Exercise instructions ::
What you return should be the lines from the first line of the records below through the line holding "genus: Tayassu", unchanged.

Collected data ::
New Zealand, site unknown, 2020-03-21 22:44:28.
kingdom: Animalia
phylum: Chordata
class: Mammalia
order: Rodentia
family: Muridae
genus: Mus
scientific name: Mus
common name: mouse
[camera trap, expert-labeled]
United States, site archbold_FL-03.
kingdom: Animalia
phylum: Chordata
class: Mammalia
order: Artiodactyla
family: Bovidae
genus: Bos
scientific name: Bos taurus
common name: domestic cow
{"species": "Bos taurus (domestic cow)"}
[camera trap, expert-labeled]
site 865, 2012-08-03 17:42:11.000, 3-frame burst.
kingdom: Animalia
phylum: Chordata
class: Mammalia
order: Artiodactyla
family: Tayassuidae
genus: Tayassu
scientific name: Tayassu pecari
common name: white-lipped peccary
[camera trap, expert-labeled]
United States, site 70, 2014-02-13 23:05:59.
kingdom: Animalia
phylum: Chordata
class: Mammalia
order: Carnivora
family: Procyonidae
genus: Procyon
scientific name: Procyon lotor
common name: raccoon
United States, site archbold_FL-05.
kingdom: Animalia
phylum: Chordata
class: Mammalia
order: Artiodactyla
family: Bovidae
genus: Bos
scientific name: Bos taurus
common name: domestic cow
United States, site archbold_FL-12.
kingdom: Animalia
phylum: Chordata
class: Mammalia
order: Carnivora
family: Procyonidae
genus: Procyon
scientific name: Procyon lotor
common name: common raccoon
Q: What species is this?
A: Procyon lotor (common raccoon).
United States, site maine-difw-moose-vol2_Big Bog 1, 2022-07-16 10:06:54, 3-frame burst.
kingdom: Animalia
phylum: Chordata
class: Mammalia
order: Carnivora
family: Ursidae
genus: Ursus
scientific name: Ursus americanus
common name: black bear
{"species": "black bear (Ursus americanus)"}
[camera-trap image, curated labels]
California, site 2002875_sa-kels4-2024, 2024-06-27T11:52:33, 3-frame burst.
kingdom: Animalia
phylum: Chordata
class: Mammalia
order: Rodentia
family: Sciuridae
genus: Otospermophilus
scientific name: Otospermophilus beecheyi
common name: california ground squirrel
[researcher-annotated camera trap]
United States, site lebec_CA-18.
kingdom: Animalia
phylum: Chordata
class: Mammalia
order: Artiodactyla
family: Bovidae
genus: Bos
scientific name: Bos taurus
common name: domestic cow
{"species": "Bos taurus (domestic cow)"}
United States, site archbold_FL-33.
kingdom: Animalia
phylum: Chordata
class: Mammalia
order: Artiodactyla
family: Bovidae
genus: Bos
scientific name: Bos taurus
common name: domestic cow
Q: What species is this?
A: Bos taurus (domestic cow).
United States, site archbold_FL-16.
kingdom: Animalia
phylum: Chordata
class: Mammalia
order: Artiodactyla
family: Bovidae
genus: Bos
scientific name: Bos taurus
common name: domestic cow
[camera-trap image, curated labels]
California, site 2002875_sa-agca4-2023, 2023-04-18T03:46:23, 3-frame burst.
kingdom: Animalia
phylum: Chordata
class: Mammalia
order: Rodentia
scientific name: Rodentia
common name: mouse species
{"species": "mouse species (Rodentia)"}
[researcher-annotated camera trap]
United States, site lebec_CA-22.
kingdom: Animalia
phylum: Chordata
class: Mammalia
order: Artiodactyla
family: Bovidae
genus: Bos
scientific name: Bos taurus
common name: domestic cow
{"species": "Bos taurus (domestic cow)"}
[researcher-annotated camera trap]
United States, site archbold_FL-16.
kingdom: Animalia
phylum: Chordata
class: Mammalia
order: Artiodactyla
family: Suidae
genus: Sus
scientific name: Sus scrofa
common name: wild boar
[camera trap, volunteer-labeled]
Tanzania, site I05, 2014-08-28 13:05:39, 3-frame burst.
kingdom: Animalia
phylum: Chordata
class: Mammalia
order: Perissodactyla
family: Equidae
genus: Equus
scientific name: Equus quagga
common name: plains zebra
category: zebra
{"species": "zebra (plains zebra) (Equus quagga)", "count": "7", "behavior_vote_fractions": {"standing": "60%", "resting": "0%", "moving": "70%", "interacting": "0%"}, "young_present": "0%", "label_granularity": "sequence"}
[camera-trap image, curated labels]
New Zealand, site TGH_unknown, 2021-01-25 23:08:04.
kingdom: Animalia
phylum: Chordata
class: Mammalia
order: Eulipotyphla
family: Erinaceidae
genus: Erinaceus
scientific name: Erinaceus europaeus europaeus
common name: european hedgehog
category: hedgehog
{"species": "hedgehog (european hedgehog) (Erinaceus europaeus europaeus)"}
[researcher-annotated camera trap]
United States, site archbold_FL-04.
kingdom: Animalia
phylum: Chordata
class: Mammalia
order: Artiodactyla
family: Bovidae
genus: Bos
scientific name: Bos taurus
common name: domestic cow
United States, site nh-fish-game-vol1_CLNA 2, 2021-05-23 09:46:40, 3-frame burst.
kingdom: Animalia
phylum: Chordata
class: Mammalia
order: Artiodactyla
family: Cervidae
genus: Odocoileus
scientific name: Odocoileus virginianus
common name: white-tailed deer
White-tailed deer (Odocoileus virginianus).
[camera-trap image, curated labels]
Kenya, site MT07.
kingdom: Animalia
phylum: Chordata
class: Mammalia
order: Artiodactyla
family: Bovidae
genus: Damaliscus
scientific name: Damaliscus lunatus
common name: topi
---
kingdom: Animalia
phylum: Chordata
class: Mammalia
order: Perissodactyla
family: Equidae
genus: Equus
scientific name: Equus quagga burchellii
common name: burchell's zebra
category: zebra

Task answer ::
New Zealand, site unknown, 2020-03-21 22:44:28.
kingdom: Animalia
phylum: Chordata
class: Mammalia
order: Rodentia
family: Muridae
genus: Mus
scientific name: Mus
common name: mouse
[camera trap, expert-labeled]
United States, site archbold_FL-03.
kingdom: Animalia
phylum: Chordata
class: Mammalia
order: Artiodactyla
family: Bovidae
genus: Bos
scientific name: Bos taurus
common name: domestic cow
{"species": "Bos taurus (domestic cow)"}
[camera trap, expert-labeled]
site 865, 2012-08-03 17:42:11.000, 3-frame burst.
kingdom: Animalia
phylum: Chordata
class: Mammalia
order: Artiodactyla
family: Tayassuidae
genus: Tayassu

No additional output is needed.